Copy every entry below word for word, leaving out the pictures.
** Start **
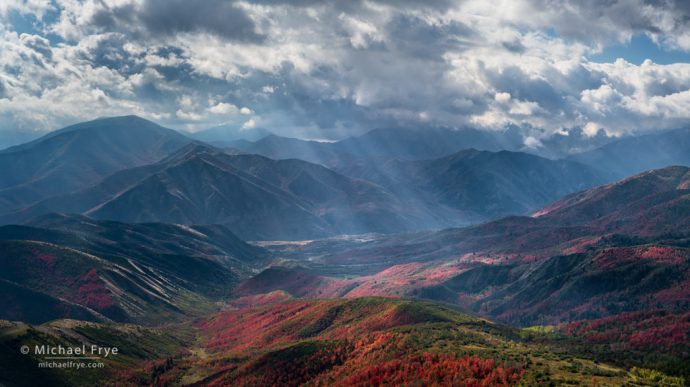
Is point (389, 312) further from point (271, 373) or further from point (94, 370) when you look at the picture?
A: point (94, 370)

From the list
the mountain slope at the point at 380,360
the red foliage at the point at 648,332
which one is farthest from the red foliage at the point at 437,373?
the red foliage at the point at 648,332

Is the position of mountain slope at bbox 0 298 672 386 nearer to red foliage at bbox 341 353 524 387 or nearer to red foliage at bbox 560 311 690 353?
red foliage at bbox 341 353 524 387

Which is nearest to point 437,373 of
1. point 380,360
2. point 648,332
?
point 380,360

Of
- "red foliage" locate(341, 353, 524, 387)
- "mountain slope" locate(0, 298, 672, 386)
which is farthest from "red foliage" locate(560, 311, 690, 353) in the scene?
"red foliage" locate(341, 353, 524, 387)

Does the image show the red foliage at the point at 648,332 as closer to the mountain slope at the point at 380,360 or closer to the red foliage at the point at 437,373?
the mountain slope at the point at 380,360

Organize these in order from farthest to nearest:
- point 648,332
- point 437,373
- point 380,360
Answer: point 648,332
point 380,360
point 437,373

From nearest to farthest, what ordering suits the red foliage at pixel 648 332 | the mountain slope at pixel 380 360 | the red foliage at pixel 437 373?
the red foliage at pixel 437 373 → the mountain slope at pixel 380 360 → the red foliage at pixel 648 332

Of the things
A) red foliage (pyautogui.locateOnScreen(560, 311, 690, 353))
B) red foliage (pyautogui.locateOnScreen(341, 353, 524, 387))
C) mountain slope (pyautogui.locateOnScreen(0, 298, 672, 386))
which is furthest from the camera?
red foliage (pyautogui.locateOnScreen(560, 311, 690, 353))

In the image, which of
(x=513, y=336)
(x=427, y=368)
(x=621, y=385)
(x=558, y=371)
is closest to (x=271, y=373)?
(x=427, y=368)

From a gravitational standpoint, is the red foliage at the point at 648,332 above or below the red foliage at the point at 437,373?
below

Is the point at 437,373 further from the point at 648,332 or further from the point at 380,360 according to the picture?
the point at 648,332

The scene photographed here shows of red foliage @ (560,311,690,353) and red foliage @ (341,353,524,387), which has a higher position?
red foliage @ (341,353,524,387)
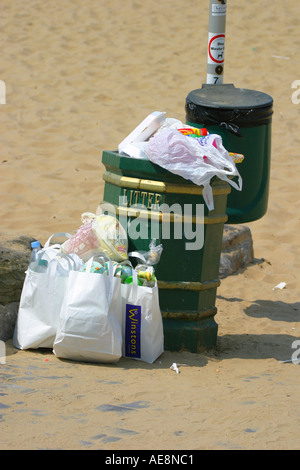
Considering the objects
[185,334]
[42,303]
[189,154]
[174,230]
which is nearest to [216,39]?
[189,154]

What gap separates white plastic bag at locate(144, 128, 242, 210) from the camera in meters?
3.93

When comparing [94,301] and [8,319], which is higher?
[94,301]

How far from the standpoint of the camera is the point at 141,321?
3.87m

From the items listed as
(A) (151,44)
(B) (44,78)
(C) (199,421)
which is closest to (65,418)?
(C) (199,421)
** End **
→ **CORRECT ANSWER**
Is point (389, 312) further from point (271, 373) or further from point (94, 370) when you look at the picture?
A: point (94, 370)

From the list
the mountain slope at the point at 380,360
the red foliage at the point at 648,332
which one is farthest from the red foliage at the point at 437,373?
the red foliage at the point at 648,332

Is the position of mountain slope at bbox 0 298 672 386 nearer to red foliage at bbox 341 353 524 387 or nearer to red foliage at bbox 560 311 690 353?
red foliage at bbox 341 353 524 387

Which is nearest to point 437,373 of
1. point 380,360
2. point 648,332
?
point 380,360

Of
- "red foliage" locate(341, 353, 524, 387)
- "mountain slope" locate(0, 298, 672, 386)
which is farthest from "red foliage" locate(560, 311, 690, 353) in the scene?
"red foliage" locate(341, 353, 524, 387)

Does the image show the red foliage at the point at 648,332 as closer to the mountain slope at the point at 380,360 or closer to the red foliage at the point at 437,373?
the mountain slope at the point at 380,360

Organize these in order from farthest to nearest:
- point 648,332
- point 437,373
- point 380,360
Answer: point 648,332
point 380,360
point 437,373

From nearest to farthest, what ordering suits the red foliage at pixel 648 332 | the mountain slope at pixel 380 360 | the red foliage at pixel 437 373?
the red foliage at pixel 437 373 → the mountain slope at pixel 380 360 → the red foliage at pixel 648 332

Of the things
A) red foliage (pyautogui.locateOnScreen(560, 311, 690, 353))
B) red foliage (pyautogui.locateOnScreen(341, 353, 524, 387))
C) mountain slope (pyautogui.locateOnScreen(0, 298, 672, 386))
which is furthest from the camera?
red foliage (pyautogui.locateOnScreen(560, 311, 690, 353))

In the image, which of
(x=513, y=336)
(x=427, y=368)
(x=621, y=385)
(x=558, y=371)
is closest to (x=271, y=373)?
(x=427, y=368)

From a gravitational standpoint, is the red foliage at the point at 648,332 above or below the red foliage at the point at 437,373?
below

Is the point at 437,373 further from the point at 648,332 or further from the point at 380,360 according to the picture?
the point at 648,332

The scene photographed here shows of red foliage @ (560,311,690,353) and red foliage @ (341,353,524,387), which has a higher position?
red foliage @ (341,353,524,387)
Considering the objects
[185,334]
[42,303]
[189,154]
[174,230]
which is nearest to [216,39]?
[189,154]

What gap separates white plastic bag at locate(144, 128, 242, 210) from the camera in meters?
3.93

When comparing [94,301] and [8,319], which is higher?
[94,301]

How far from the standpoint of the camera is the point at 141,321?
3.87m

From the items listed as
(A) (151,44)
(B) (44,78)
(C) (199,421)
which is closest to (65,418)?
(C) (199,421)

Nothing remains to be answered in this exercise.